With those three words, all of the contempt that I held for Kwon dissolved. Even though twenty years had passed since I had left Korea, since I had felt that any chance of getting the money that was owed to me had vanished, since I had even stopped thinking of Kwon—after all, I didn’t need the money, not that that was the point—I couldn’t hear his name without conjuring negative thoughts of a man who had lied to his employees, had kept them on staff, even though he had no intention of paying them when the time came.

Several times, in late 1997, we had given him a chance to let us go, but he had insisted that he could pay us. Even when he declared that he had no money to pay us, he thought that we would continue to work, for the sake of the students.

And he had the gall to deny paying us because we complained to the labour board.

In the end, he just wanted us to go away, quietly. But I stayed. I had made many connections while I worked for Kwon. Many of his adult students had remained loyal to their teacher, had found me work at the university, had kept me as a private teacher. In time, I put the thought of fighting Kwon out of my head. And when he did enter my thoughts, he was nothing but a failed businessman and a cheat, who had lost face—something that is devastating to a Korean.

And now Kwon was dying, would be gone forever. I didn’t hold any contempt for him: I pitied him.

“Mr. Kwon get more sick now. He in hospital.”

“I’m sorry to hear that. I was hoping that we would have a chance to meet.”

“Oh, Mr. Kwon want to see you. He tell me to take you to see him.
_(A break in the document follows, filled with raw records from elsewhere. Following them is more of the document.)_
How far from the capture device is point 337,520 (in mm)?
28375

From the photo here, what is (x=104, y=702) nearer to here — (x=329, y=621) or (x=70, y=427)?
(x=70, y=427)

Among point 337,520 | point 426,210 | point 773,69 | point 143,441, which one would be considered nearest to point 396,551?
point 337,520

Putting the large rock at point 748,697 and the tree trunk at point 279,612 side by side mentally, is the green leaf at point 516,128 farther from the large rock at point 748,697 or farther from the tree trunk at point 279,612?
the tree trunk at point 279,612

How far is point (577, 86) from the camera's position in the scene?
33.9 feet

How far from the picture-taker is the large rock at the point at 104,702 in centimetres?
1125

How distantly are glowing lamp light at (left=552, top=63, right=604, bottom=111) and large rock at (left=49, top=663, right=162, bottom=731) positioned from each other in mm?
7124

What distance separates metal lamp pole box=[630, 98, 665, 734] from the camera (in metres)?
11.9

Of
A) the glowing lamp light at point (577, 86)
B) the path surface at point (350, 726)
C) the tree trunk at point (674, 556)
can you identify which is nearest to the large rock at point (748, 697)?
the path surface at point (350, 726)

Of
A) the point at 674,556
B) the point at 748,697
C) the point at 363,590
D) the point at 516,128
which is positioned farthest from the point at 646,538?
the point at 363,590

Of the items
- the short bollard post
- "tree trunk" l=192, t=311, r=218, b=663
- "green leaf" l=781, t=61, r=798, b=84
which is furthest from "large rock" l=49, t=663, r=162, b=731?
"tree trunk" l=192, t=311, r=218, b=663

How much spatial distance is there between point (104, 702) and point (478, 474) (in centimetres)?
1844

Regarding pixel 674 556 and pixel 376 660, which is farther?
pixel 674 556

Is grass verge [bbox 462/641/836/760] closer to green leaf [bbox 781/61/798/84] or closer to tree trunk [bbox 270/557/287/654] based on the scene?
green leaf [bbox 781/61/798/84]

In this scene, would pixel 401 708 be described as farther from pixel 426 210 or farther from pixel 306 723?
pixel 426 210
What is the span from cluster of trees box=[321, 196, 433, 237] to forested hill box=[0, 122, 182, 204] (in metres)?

Can you come tomorrow?”

I had no plans. I had returned to Chŏnju at Kwon’s request, through Brad and Wilma. The whole point in returning to Korea was to get some closure on this chapter of my past. Or was it that Kwon needed this closure? He seemed to need it more than I. “Yes, of course. Will you come with me?”

“Yes. I must teach in day but we can go after.”
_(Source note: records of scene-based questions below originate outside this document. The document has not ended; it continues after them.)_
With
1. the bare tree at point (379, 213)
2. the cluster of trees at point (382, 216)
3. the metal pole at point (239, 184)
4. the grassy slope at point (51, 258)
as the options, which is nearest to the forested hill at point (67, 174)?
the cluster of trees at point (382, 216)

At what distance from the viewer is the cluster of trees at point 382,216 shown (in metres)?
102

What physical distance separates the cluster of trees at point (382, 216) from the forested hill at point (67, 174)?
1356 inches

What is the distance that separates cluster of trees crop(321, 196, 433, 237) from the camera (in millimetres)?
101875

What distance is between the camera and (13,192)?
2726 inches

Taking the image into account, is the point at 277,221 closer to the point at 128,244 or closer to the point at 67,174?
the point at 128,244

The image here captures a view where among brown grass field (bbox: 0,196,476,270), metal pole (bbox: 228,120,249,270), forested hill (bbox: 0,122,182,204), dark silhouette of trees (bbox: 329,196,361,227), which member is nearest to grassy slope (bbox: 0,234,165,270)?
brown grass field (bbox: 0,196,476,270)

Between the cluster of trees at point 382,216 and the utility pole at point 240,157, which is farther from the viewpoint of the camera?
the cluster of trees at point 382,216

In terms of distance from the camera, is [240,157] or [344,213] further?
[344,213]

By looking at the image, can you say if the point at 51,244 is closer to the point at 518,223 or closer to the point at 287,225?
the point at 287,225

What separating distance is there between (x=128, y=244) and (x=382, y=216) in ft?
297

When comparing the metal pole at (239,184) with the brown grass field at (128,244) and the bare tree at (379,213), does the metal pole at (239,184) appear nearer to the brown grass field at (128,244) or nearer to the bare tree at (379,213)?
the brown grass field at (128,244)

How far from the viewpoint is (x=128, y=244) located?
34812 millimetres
“I want to ask one more favour of you, Su-ah shi. Can you please try to locate Mr. Lee? I’d very much like to see him, if he’s available. I don’t know if I’ll ever return to Korea after this trip.”

“Yes, I try.”

Kwon might want to lay his guilt to rest, might need this closure. But for me, I needed some closure with Hyo Lee. I never got to say farewell. He had paid me for two months worth of lessons but never attended a single one. He had helped Tanya and I move when the hagwon came to a sudden closure. He had acted as a friend, not just a student.

To see him would make this trip truly worthwhile.